#### Study questions
1. Give the passage of the Andrija Novakovich profile starting at "- Position: Forward" and ending at "Reading / 3 / (0)", using "Reading F.C." wherever "Reading" appears.
2. Decide whether each statement agrees with the Andrija Novakovich profile, answering yes or no and quoting the words that settle it: (a) He was with Chicago Magic PSG as a youth player from 2012 to 2014. (b) He scored 19 goals while on loan at Telstar. (c) He scored at least one goal for the senior United States team.

#### Excerpt
● ● ● ● ● ● ●
Personal information
- Full name: Andrija Novakovich
- Date of birth: September 21, 1996 (age 30)
- Place of birth: Muskego, Wisconsin, United States
- Height: 1.93 m (6 ft 4 in)
- Position: Forward

Team information
- Current team: Maccabi Haifa
- Number: 9

Youth career
- 2004–2006: United Serbians
- 2012–2014: Chicago Magic PSG
- 2014–2015: Reading

Senior career*
- Years: Team / Apps / (Gls)
- 2015–2019: Reading / 3 / (0)
- 2015–2016: → Cheltenham Town (loan) / 4 / (0)
- 2017–2018: → Telstar (loan) / 35 / (19)
- 2018–2019: → Fortuna Sittard (loan) / 29 / (9)
- 2019–2022: Frosinone / 95 / (18)
- 2022–2025: Venezia / 35 / (1)
- 2023–2024: → Lecco (loan) / 38 / (6)
- 2024–2025: → Bari (loan) / 28 / (3)
- 2025–2026: Reggiana / 33 / (5)
- 2026–: Maccabi Haifa / 1 / (0)

International career^{‡}
- 2013: United States U17 / 2 / (2)
- 2013–2014: United States U18 / 7 / (1)
- 2014: United States U20 / 5 / (3)
- 2018: United States / 3 / (0)

= Andrija Novakovich =

American soccer player (born 1996)

Andrija Novakovich (Андрија Новаковић; born 21 September 1996) is an American professional soccer player who plays as a forward for Israeli Premier League club Maccabi Haifa.
● ● ● ● ● ● ●
#### Stored data
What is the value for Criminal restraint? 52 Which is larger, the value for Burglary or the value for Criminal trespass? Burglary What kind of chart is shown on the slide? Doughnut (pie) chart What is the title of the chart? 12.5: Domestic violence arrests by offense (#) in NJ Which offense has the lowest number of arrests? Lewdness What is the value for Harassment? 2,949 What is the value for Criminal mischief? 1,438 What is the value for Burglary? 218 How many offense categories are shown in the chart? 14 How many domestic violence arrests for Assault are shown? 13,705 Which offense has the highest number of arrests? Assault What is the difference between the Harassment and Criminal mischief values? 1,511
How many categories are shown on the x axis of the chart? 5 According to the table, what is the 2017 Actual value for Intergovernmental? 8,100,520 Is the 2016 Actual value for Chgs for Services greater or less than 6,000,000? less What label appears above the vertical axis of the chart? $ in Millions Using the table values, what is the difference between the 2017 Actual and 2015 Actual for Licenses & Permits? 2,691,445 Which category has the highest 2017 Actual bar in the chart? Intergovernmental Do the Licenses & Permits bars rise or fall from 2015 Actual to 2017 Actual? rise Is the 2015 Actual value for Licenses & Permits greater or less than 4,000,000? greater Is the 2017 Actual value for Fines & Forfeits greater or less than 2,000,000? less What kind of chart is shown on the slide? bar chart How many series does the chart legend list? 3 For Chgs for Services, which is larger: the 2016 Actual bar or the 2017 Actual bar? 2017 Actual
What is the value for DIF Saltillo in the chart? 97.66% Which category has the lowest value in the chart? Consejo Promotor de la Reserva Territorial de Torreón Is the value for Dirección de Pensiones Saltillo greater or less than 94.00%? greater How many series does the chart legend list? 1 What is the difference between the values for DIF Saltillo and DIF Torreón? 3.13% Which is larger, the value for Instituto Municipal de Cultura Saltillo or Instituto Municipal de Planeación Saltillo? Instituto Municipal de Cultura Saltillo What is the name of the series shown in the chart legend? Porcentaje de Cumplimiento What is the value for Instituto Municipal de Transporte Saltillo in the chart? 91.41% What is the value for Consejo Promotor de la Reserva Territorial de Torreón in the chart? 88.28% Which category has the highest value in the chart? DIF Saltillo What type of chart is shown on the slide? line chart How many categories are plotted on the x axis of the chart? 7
● ● ● ● ● ● ●
#### Answers per task
1.
- Position: Forward

Team information
- Current team: Maccabi Haifa
- Number: 9

Youth career
- 2004–2006: United Serbians
- 2012–2014: Chicago Magic PSG
- 2014–2015: Reading F.C.

Senior career*
- Years: Team / Apps / (Gls)
- 2015–2019: Reading F.C. / 3 / (0)

2.
(a) Yes: "2012–2014: Chicago Magic PSG"
(b) Yes: "2017–2018: → Telstar (loan) / 35 / (19)"
(c) No: "2018: United States / 3 / (0)"